Scene question rows:
--- START ---

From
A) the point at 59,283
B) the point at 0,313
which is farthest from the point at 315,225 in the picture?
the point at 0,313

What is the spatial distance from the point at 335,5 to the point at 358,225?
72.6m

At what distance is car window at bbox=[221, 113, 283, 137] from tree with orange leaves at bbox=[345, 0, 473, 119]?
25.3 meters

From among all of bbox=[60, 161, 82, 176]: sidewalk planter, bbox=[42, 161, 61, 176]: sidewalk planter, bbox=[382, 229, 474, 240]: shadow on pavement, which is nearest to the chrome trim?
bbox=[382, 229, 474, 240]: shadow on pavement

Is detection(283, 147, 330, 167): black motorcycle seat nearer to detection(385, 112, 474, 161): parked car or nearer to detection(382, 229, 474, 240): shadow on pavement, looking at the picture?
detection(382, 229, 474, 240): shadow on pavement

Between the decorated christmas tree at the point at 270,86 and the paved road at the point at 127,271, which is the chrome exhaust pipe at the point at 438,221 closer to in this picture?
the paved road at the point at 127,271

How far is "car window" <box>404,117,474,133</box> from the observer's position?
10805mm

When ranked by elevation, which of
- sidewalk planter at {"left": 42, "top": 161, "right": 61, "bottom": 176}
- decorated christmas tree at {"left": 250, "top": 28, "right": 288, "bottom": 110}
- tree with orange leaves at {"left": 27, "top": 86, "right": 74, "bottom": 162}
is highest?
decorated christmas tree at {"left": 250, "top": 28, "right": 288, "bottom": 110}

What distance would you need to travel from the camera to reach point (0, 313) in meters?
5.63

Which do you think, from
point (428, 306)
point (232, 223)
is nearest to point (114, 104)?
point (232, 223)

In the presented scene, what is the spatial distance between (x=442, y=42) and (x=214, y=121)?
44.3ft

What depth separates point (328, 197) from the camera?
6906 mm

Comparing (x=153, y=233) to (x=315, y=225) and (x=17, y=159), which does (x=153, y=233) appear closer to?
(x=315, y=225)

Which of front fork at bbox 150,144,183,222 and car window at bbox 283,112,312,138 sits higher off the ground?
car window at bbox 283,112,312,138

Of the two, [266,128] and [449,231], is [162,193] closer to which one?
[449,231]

--- END ---
--- START ---

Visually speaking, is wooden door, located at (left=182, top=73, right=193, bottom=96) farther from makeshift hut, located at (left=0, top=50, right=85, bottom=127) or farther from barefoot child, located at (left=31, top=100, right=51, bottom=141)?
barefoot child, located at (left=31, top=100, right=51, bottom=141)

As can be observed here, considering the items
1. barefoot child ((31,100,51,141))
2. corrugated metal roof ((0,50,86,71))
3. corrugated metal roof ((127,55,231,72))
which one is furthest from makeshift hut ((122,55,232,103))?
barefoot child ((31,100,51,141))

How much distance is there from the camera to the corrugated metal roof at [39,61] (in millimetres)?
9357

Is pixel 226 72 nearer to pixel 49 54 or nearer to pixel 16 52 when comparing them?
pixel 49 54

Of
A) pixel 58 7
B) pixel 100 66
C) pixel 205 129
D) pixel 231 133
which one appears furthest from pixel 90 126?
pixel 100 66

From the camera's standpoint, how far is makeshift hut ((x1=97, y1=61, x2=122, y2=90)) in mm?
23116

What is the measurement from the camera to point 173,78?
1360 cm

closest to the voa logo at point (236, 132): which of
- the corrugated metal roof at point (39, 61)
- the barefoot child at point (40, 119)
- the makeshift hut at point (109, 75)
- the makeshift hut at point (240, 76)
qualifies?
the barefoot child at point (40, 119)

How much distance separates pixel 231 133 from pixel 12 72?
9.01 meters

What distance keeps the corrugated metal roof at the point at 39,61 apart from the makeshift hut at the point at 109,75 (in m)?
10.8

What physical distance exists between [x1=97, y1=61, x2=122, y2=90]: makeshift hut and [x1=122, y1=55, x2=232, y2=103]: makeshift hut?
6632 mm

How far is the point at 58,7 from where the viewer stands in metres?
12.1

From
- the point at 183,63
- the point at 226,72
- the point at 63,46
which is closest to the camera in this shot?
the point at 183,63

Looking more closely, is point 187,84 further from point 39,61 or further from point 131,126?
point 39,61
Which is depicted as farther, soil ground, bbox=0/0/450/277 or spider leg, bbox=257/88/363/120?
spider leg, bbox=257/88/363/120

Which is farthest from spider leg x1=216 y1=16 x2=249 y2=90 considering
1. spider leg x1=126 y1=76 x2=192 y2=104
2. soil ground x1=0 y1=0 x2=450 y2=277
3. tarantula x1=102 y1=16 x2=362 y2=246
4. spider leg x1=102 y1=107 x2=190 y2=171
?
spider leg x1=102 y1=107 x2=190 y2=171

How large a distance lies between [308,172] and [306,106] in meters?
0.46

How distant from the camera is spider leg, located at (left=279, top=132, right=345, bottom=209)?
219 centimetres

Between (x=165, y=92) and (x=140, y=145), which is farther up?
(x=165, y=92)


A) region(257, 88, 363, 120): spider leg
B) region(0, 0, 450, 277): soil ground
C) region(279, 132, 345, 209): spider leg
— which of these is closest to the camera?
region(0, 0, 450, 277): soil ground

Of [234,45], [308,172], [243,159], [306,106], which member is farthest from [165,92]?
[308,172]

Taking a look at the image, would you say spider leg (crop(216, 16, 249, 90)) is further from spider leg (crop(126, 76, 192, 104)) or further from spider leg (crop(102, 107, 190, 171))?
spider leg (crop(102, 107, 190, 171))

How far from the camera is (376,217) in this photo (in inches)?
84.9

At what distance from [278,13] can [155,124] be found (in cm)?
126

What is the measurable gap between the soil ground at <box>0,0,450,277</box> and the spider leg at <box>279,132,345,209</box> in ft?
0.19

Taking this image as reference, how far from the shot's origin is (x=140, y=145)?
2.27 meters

--- END ---

PROBLEM DESCRIPTION:
Copy out, unchanged, each line of the rows above that contains the string "soil".

FINAL ANSWER:
Which is depicted as farther, soil ground, bbox=0/0/450/277 or spider leg, bbox=257/88/363/120?
2. soil ground x1=0 y1=0 x2=450 y2=277
B) region(0, 0, 450, 277): soil ground
region(0, 0, 450, 277): soil ground
What is the measurable gap between the soil ground at <box>0,0,450,277</box> and the spider leg at <box>279,132,345,209</box> in ft?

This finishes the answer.